Exercise prompt |
Pull the text out of every item below and copy it word for word, leaving out the pictures.

Spatial question items
========
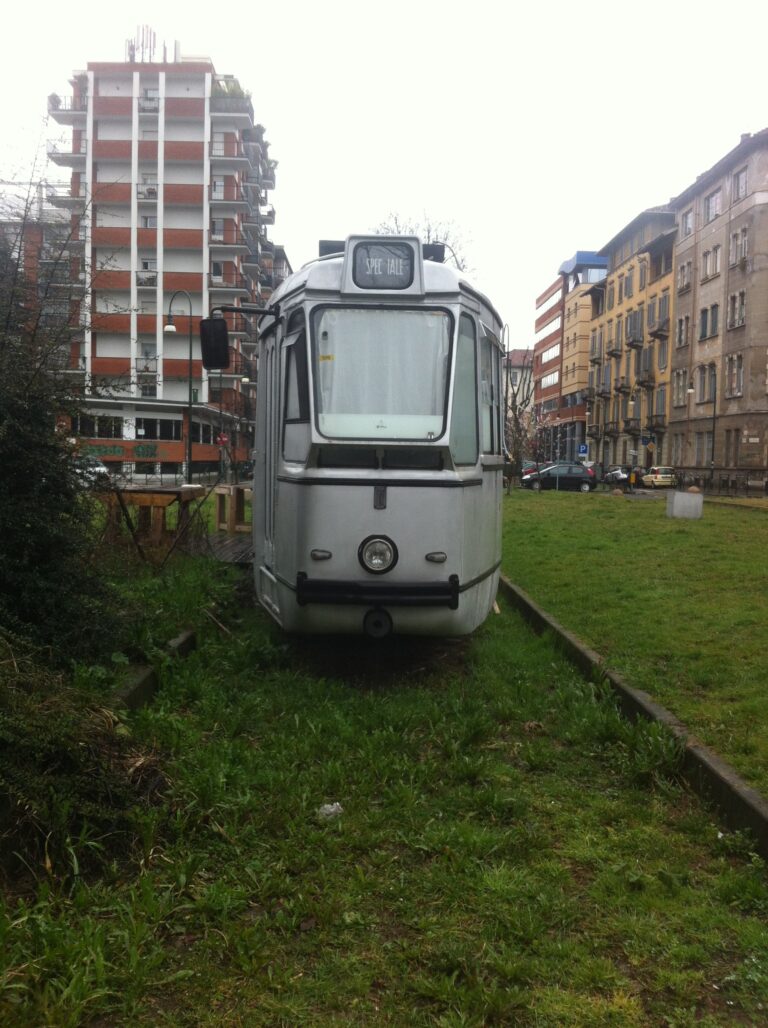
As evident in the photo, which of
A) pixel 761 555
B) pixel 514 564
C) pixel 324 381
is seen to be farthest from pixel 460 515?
pixel 761 555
========
Response |
As evident in the photo, which of
A) pixel 761 555
B) pixel 514 564
C) pixel 324 381
is seen to be farthest from pixel 460 515?
pixel 761 555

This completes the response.